Prof Marshall says Singapore is fertile ground for further research on the bacterium that affects nearly half of the world's population.
Prof Marshall says Singapore is fertile ground for further research on the bacterium that affects nearly half of the world's population. ST PHOTO: NIVASH JOYVIN

You might say that Australian microbiologist Barry Marshall and the tiny Helicobacter pylori bacteria go a long way back.

In 1984, he famously chugged a Petri dish teeming with live bacteria in the name of science.
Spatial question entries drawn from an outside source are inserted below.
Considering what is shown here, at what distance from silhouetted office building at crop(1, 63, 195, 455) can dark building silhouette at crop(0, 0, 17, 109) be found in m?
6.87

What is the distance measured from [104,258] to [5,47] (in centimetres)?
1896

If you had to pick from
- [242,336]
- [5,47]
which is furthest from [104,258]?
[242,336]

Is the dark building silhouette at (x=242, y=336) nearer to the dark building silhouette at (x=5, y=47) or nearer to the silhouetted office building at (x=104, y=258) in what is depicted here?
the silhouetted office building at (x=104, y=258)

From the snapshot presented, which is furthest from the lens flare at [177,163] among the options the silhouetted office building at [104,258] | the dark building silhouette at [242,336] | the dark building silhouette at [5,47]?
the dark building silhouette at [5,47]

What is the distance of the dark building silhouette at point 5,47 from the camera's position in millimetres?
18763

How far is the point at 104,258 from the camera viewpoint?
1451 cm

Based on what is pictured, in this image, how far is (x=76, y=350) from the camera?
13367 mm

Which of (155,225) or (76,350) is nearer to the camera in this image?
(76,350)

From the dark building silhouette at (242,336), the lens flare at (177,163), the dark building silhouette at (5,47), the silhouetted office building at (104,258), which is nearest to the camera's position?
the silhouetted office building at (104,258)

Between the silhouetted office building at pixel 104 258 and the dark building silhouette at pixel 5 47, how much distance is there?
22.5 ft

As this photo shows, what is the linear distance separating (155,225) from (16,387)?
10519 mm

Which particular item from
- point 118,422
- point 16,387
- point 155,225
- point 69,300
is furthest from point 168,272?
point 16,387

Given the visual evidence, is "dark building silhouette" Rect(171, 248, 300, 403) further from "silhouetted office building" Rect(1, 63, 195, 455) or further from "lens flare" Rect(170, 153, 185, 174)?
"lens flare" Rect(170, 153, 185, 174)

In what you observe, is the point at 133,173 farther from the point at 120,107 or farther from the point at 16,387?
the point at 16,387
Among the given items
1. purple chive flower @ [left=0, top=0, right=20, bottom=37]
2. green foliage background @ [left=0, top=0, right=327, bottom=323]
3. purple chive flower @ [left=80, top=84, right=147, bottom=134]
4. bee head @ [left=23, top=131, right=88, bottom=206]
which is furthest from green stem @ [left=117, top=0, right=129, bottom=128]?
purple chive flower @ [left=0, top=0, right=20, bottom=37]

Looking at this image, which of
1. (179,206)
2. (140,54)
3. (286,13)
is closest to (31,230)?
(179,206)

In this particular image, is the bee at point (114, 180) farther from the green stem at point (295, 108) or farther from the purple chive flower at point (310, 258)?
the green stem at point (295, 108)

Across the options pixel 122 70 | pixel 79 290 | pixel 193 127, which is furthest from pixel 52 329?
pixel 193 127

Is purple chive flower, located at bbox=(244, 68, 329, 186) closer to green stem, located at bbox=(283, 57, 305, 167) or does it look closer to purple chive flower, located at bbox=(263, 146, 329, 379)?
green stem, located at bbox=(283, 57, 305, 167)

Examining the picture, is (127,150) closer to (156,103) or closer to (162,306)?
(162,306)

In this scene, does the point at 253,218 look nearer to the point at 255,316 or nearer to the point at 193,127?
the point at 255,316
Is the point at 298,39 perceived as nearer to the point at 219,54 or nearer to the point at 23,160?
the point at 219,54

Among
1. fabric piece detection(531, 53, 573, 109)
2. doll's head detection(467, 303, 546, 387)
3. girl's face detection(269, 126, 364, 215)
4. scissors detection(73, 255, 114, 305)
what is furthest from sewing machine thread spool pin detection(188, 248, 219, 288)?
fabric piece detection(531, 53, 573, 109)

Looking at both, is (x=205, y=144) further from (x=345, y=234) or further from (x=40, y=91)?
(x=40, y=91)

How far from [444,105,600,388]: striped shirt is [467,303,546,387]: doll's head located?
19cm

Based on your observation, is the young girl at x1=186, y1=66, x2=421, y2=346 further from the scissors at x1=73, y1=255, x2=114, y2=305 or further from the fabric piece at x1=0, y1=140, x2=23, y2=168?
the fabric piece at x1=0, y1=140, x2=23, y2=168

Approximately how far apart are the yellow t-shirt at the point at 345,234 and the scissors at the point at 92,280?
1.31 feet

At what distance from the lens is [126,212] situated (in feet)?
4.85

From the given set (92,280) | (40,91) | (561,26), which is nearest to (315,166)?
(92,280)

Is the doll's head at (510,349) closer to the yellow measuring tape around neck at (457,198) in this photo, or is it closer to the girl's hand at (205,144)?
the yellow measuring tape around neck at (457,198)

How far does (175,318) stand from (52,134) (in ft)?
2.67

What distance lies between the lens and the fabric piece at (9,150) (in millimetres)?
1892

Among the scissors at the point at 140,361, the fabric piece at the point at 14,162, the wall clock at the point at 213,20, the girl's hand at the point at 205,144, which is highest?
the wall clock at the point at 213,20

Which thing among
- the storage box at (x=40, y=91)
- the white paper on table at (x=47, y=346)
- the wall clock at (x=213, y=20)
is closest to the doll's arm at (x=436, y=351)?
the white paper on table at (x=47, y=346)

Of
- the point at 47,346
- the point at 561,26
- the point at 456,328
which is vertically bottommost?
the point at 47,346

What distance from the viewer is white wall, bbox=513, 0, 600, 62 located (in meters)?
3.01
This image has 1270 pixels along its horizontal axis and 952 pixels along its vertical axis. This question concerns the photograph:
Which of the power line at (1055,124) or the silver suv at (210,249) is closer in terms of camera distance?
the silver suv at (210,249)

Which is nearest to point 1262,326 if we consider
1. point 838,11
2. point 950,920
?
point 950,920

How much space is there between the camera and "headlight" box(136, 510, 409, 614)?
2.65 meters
It gave him nausea and bad breath that lasted several days but proved his point - that the H. pylori was the root cause of most peptic ulcers and not stress or spicy foods, as was commonly believed at the time.

His study eventually won him and his partner, Dr Robin Warren, the Nobel Prize in 2005. Professor Marshall's fascination with Helicobacter has far from waned since.

Newly appointed as a visiting professor at the Nanyang Technological University (NTU), he now wants to learn how H. pylori reacts to traditional Chinese medicine, prevents allergies, and even serves as a marker of human ancestry.

And Singapore, with its diverse population, is fertile ground for further research on the gut-dwelling bacterium that affects nearly half of the world's population.

"You don't need to have thousands of patients to make a discovery - you just need to have a careful look at a small number of patients," said the 65-year-old in an interview with The Straits Times.

"Really, we're all very similar, so something that happens here can be extrapolated elsewhere."

His two-year term at NTU will see him involved in events at the Lee Kong Chian School of Medicine, as well as other institutes such as School of Biological Sciences and the Singapore Centre for Environmental Life Sciences Engineering.

"I know there's good chemistry here. Anything related to metabolism of bacteria is interesting to me, and I know there's expertise here."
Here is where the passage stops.